#### Supplied material ####

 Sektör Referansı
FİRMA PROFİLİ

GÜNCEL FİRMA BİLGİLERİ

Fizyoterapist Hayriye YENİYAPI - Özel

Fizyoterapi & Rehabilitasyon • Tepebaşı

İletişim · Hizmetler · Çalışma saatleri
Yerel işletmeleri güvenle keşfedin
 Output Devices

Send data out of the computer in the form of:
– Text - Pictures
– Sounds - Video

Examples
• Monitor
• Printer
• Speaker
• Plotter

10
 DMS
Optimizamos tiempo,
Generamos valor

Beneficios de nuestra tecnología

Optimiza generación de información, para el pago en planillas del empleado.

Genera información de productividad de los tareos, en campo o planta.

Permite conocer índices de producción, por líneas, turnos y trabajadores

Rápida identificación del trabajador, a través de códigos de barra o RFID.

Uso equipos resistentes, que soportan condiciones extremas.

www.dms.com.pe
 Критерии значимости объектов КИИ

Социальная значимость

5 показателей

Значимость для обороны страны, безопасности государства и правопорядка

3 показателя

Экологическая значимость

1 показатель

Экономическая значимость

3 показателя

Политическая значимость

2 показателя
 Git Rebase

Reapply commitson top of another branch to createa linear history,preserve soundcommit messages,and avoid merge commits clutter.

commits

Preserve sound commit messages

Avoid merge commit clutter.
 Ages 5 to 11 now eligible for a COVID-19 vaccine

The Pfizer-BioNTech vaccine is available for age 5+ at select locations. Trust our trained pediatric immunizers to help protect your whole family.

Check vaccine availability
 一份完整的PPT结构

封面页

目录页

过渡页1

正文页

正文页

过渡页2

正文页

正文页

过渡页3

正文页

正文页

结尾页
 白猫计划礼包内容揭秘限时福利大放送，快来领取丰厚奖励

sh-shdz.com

####

Exercise details: Return every entry exactly.

Response to the exercise:
 Sektör Referansı
FİRMA PROFİLİ

GÜNCEL FİRMA BİLGİLERİ

Fizyoterapist Hayriye YENİYAPI - Özel

Fizyoterapi & Rehabilitasyon • Tepebaşı

İletişim · Hizmetler · Çalışma saatleri
Yerel işletmeleri güvenle keşfedin
 Output Devices

Send data out of the computer in the form of:
– Text - Pictures
– Sounds - Video

Examples
• Monitor
• Printer
• Speaker
• Plotter

10
 DMS
Optimizamos tiempo,
Generamos valor

Beneficios de nuestra tecnología

Optimiza generación de información, para el pago en planillas del empleado.

Genera información de productividad de los tareos, en campo o planta.

Permite conocer índices de producción, por líneas, turnos y trabajadores

Rápida identificación del trabajador, a través de códigos de barra o RFID.

Uso equipos resistentes, que soportan condiciones extremas.

www.dms.com.pe
 Критерии значимости объектов КИИ

Социальная значимость

5 показателей

Значимость для обороны страны, безопасности государства и правопорядка

3 показателя

Экологическая значимость

1 показатель

Экономическая значимость

3 показателя

Политическая значимость

2 показателя
 Git Rebase

Reapply commitson top of another branch to createa linear history,preserve soundcommit messages,and avoid merge commits clutter.

commits

Preserve sound commit messages

Avoid merge commit clutter.
 Ages 5 to 11 now eligible for a COVID-19 vaccine

The Pfizer-BioNTech vaccine is available for age 5+ at select locations. Trust our trained pediatric immunizers to help protect your whole family.

Check vaccine availability
 一份完整的PPT结构

封面页

目录页

过渡页1

正文页

正文页

过渡页2

正文页

正文页

过渡页3

正文页

正文页

结尾页
 白猫计划礼包内容揭秘限时福利大放送，快来领取丰厚奖励

sh-shdz.com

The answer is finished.